Monday, June 13, 2005

The verdict changes nothing.

Jacko is a perverted pedophile who got a double break, first by buying off one kid and then lucking out with a jury on another. We have learned the hard way over the years that in order for the system to “work”, sometimes you have to acquit people who aren’t necessarily innocent. But this wasn’t a case where an accused child molester was found not guilty. This was an extraordinary moment where the mother of the accused's victim lost a popularity contest, awarding her son’s alleged molester a “get out of jail free” card.

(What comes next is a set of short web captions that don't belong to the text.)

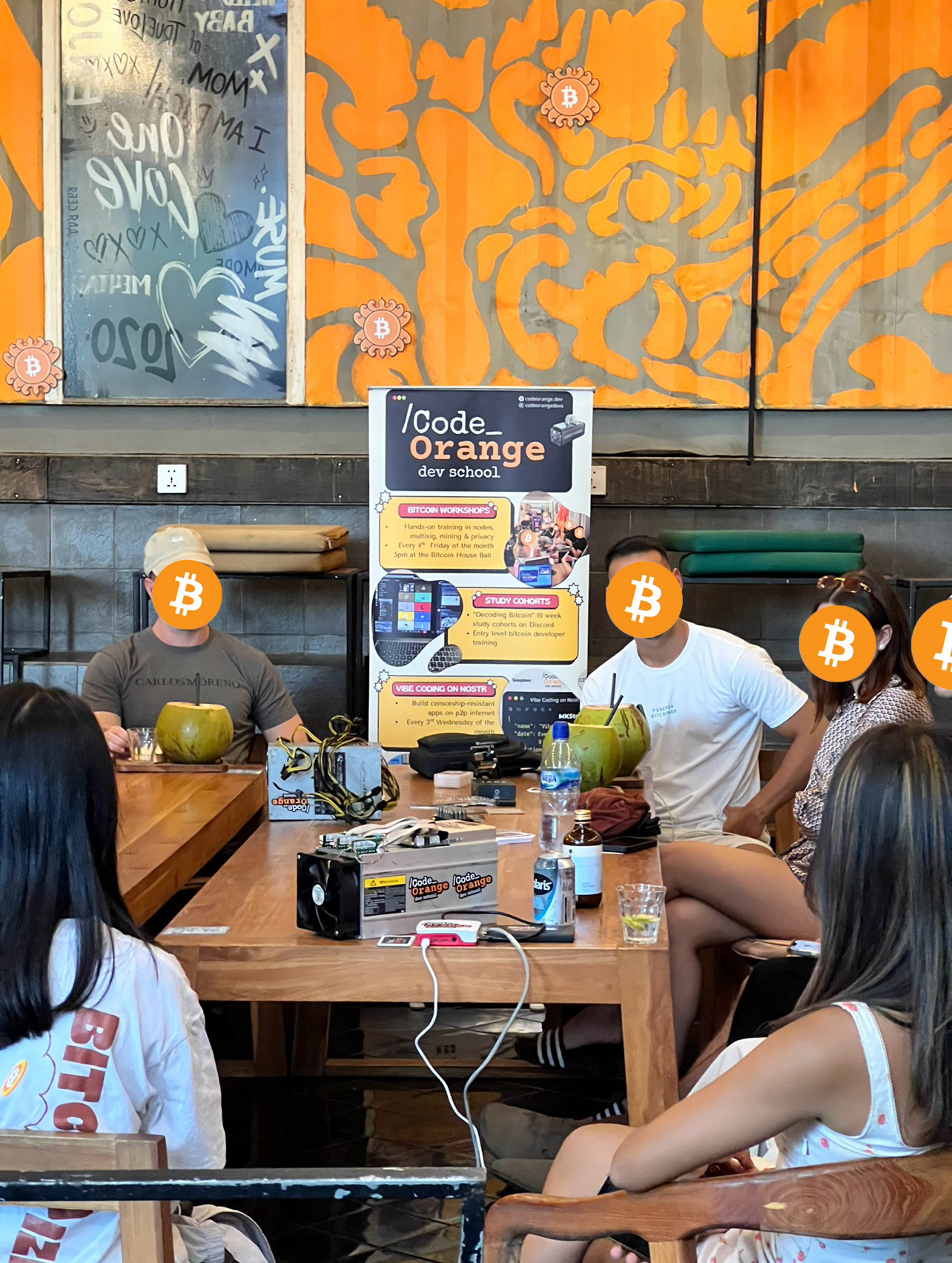 Bitcoin workshop gathering with poster and participants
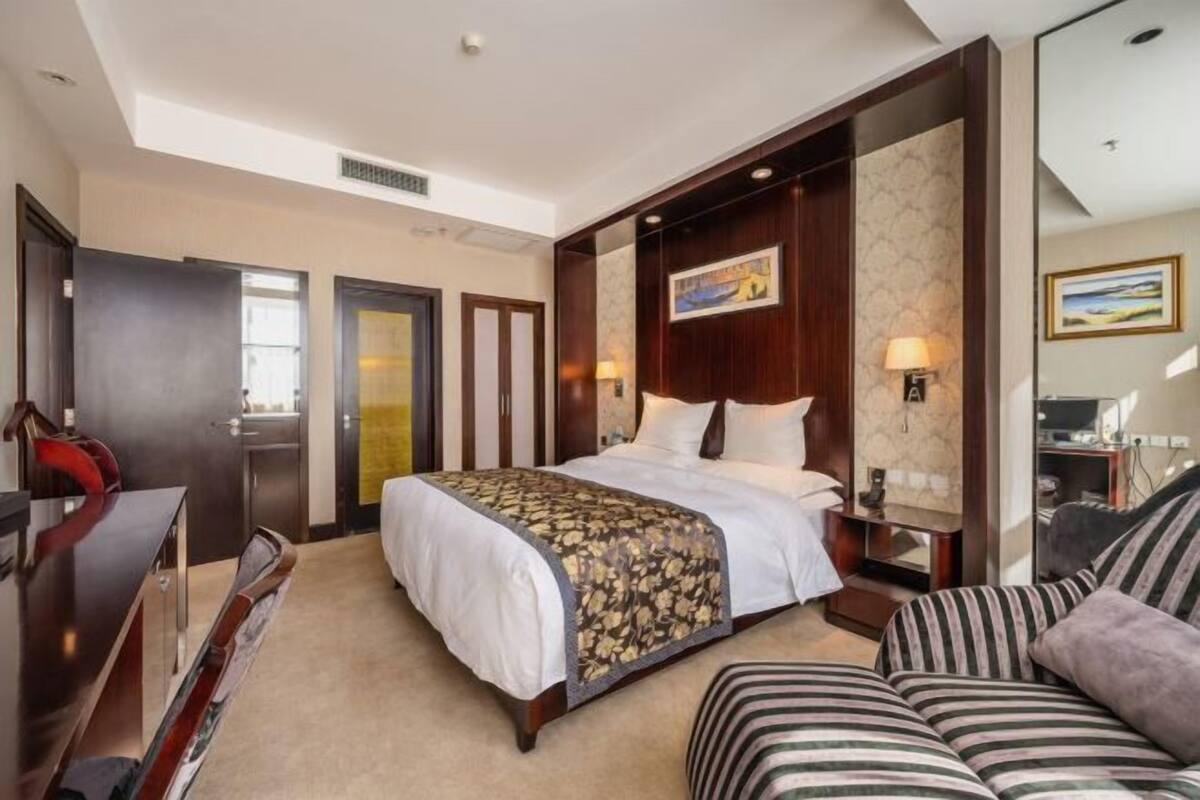 Habitació d'hotel amb un llit gran, un sofà, un escriptori i una televisió.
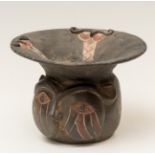 Figurative vessel from the Paracas culture; Peru, 700-300 BC.Polychrome terracotta.Attached
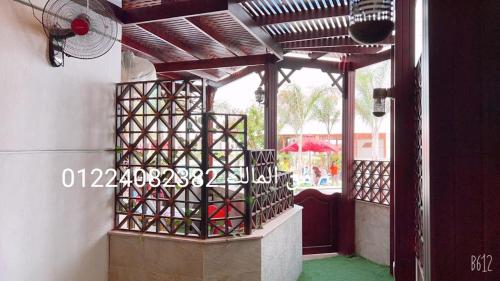 a patio with a wooden pergola on a building at paradise porto said garden challet for families in Port Said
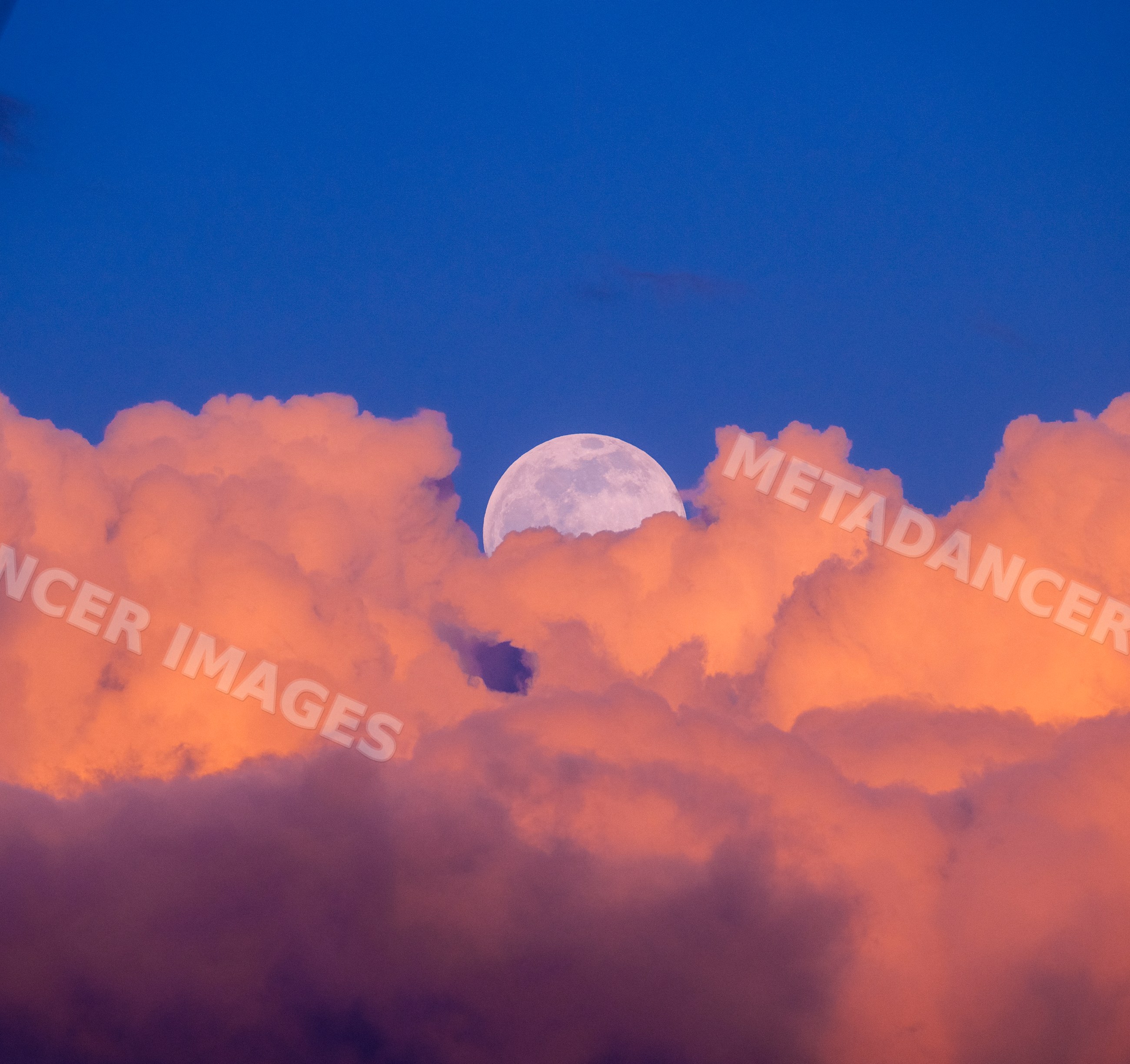 Full moon rising behind vibrant orange clouds at sunset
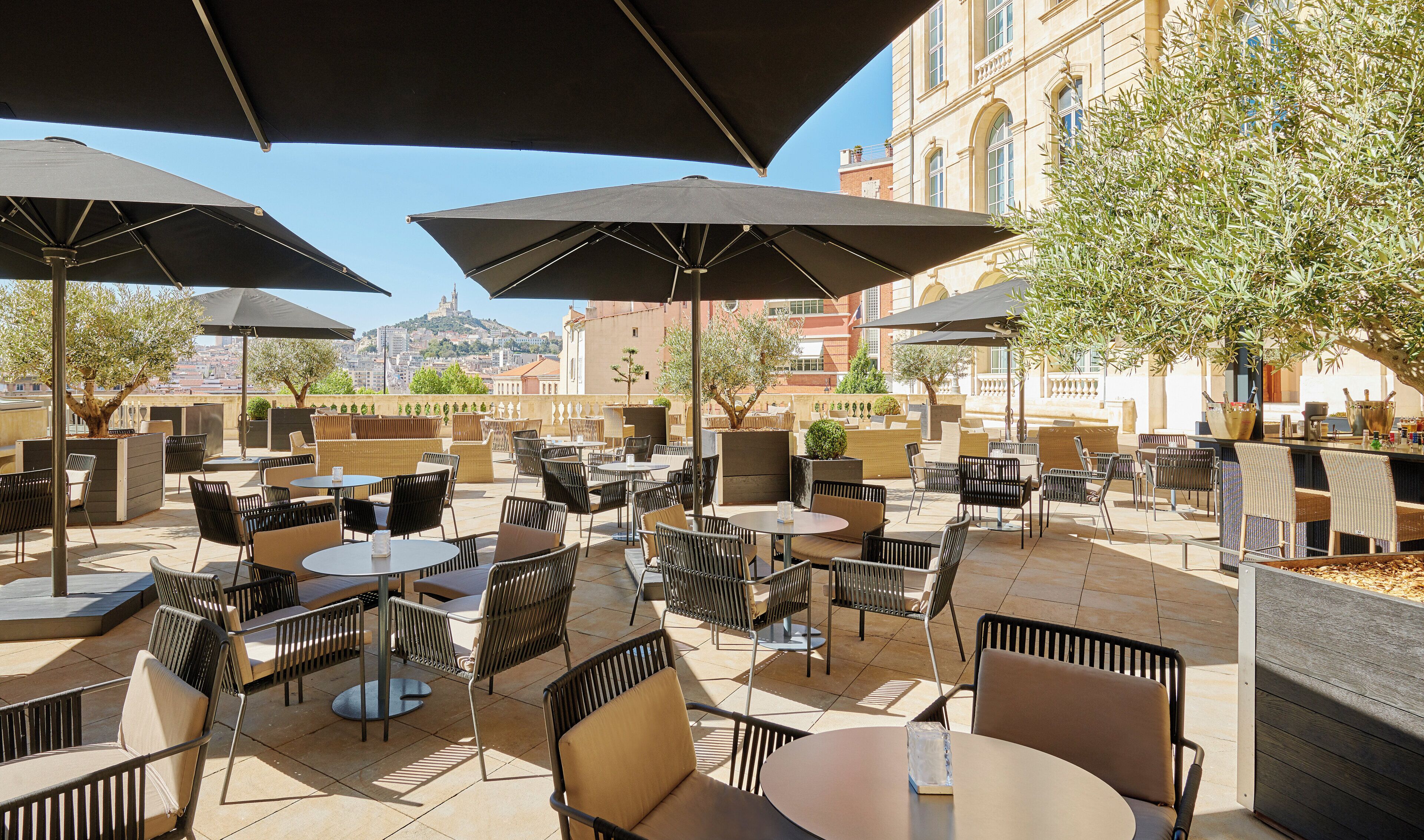 An outdoor café with tables and chairs, umbrellas, and a view of a cityscape.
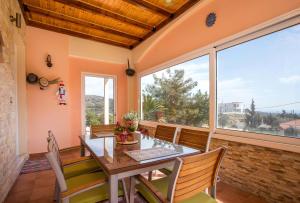 une salle à manger avec une table, des chaises et une grande fenêtre dans l'établissement Irene Villa, à Psinthos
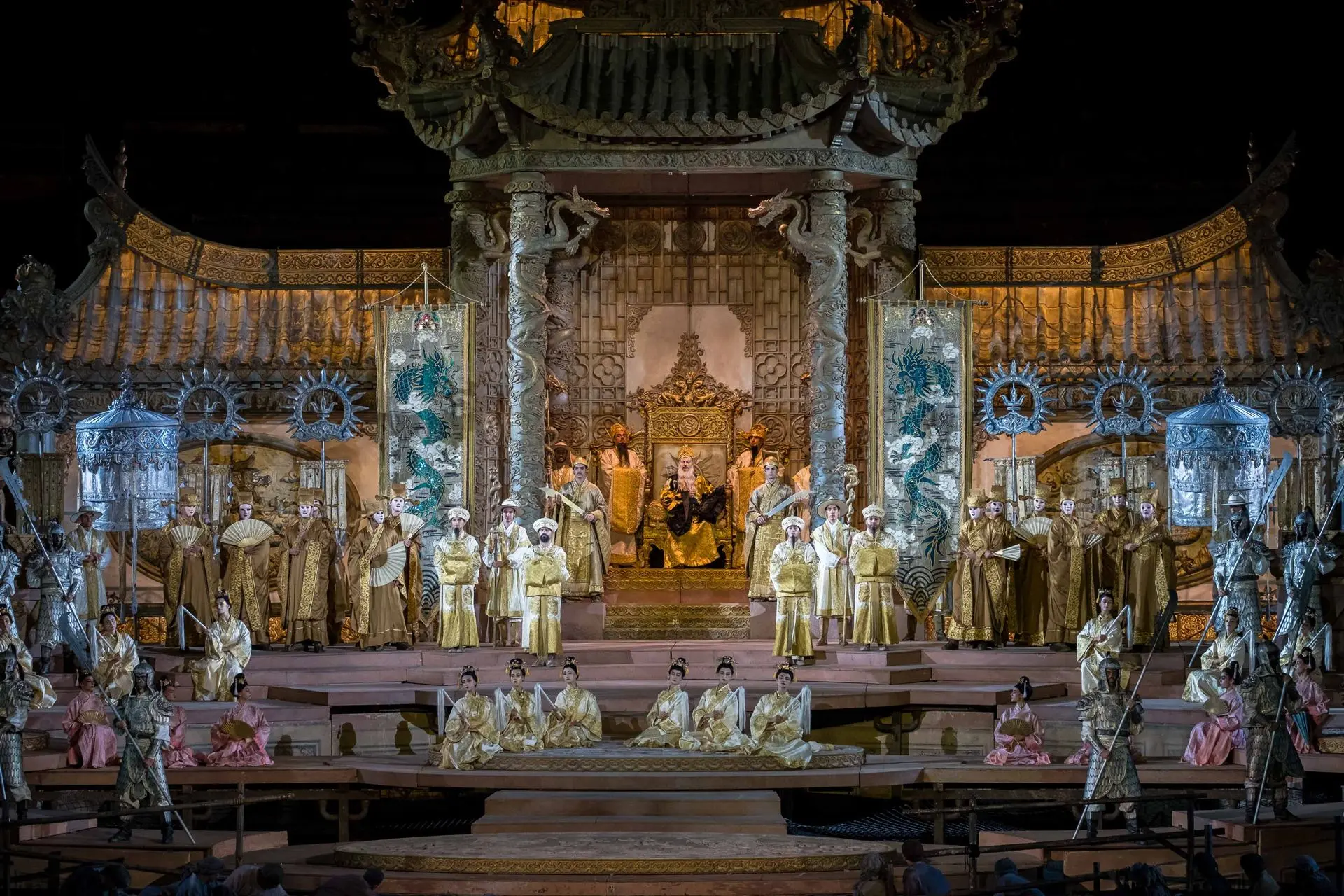 Il palcoscenico è occupato dalla reggia dell’imperatore Altoum, scintillante di oro e argento con riflessi verde giada. Il corpo centrale è costituito dal baldacchino del trono: una struttura che richiama il Baldacchino di San Pietro di Bernini, sostenuta da quattro colonne tortili, intorno a cui sono attorcigliati in spire dei draghi. Seduto sul trono, l’imperatore Altoum. A destra e a sinistra del baldacchino, gli stendardi dell’imperatore, uno per lato, di colore oro e argento, su cui è rappresentato un drago di colore blu. Di fronte, delle scalinate su cui si trova la folla: ballerine in rosa con ombrellini, comparse in bianco con pennacchi, dignitari in beige con ventagli, concubine dalle stoffe luccicanti. Questa scena crea un efficace contrasto tra lo spazio imperiale e quello popolare, che appare ancora più povero e spento.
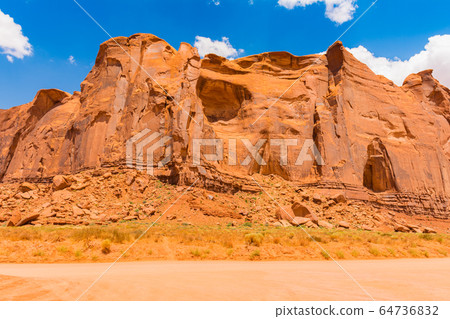Monument Valley on the border between Arizona and 64736832
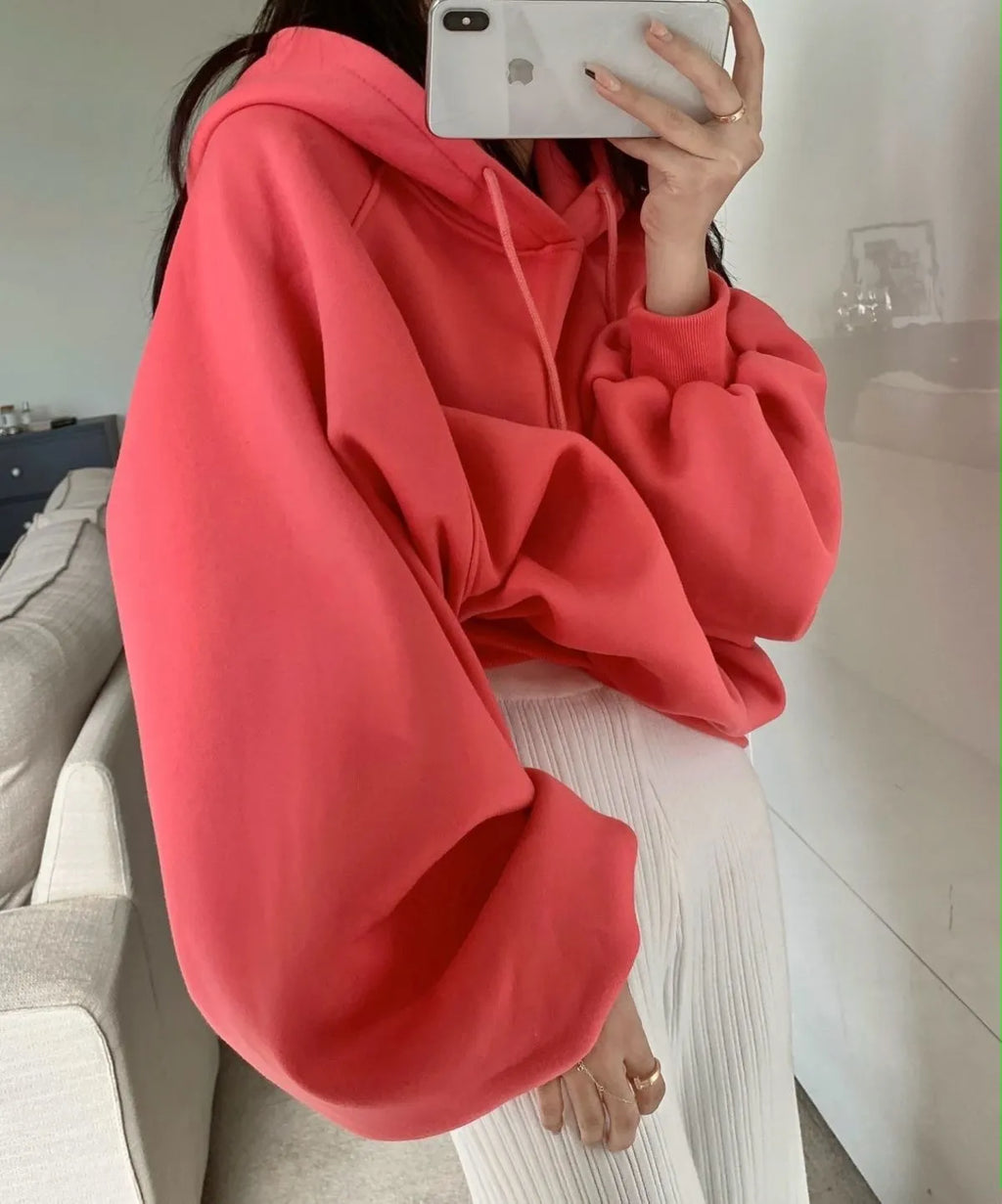 Women's loose watermelon red hooded sweater made from mulberry silk, shown sleeveless.
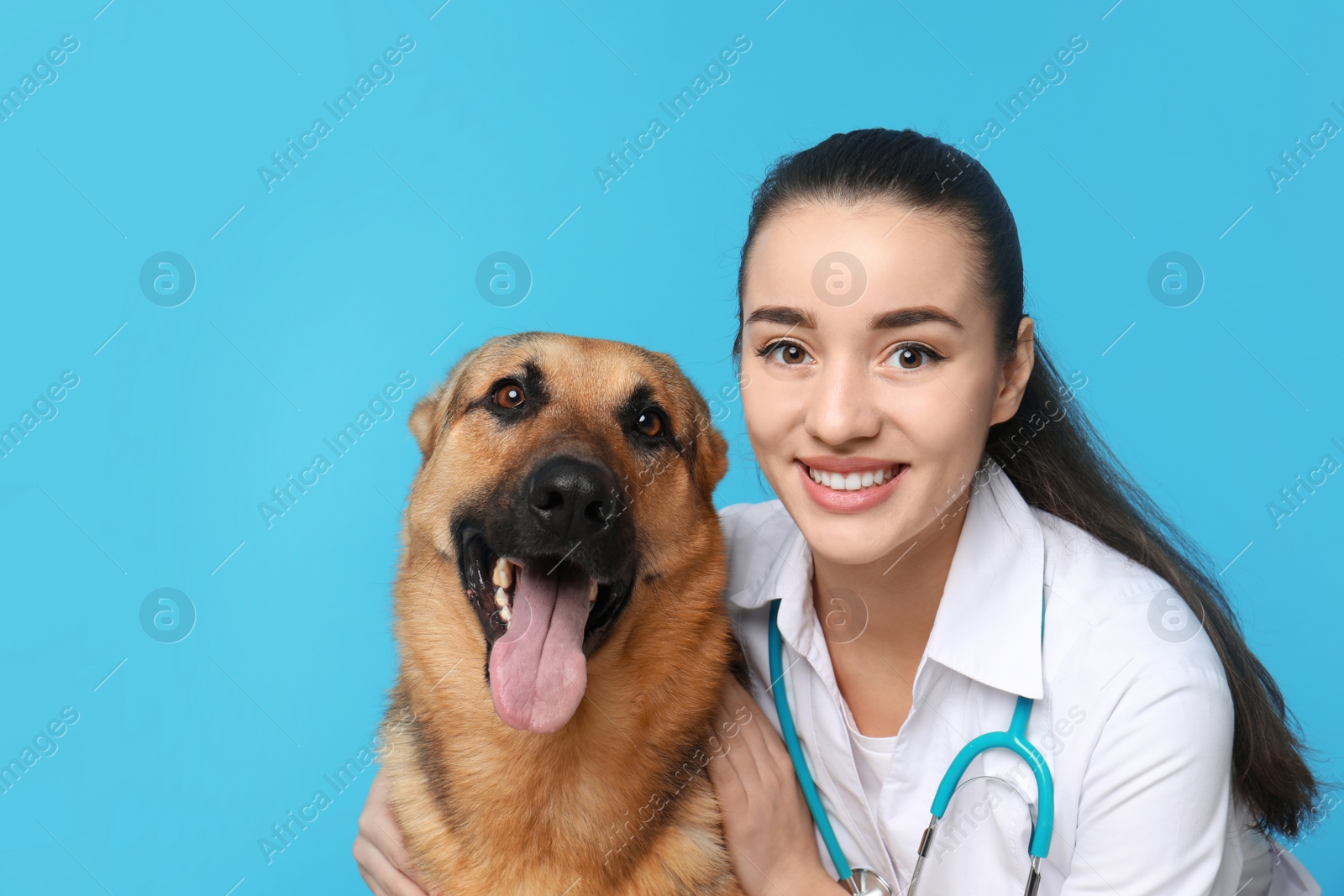 Photo of Veterinarian doc with dog on color background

Okay, let’s pretend that Mom truly is a lying sack of shit who tries to swindle celebrities. Presuming that a grifter’s child can not tell the truth about getting molested shows about as much intelligence as proclaiming that a prostitute could not be raped. In an interview after the verdict at least one or two jurors whined something to the effect about how there was no “smoking gun” to prove “beyond a reasonable doubt” that Jacko was guilty of ANY of the charges. If these rocket scientists had been sitting as jurors on certain other cases, there would be a Hell of a lot of now-convicted Catholic priests out walking the streets today.

Yeah, it can be argued convincingly that the prosecutors fucked up this case from the get go. But this is still the beginning of the end for Michael Jackson. He certainly has nothing to celebrate here. It’s not like the court of public opinion will suddenly take him in with open arms. This motherfucker had better prepare to be walking on eggshells for the rest of his life. Because the next time he gets in hot water (and with a typical serial pedophile like Jacko this will happen, guaranteed) the channels of law enforcement will be working extra carefully to ensure that you don’t get to saunter off in the clear. Maybe with a little luck, he’ll be caught with his drawers down and hand in the pants of a pre-teen in a nice country located, um, somewhere in Asia or South America. Then we’ll see if his high retainer legal goons, level of fame and checkbook can REALLY do the job. Nothing short of an extended involuntary stay inside of a Thai prison would be sweeter karmic justice for Jacko.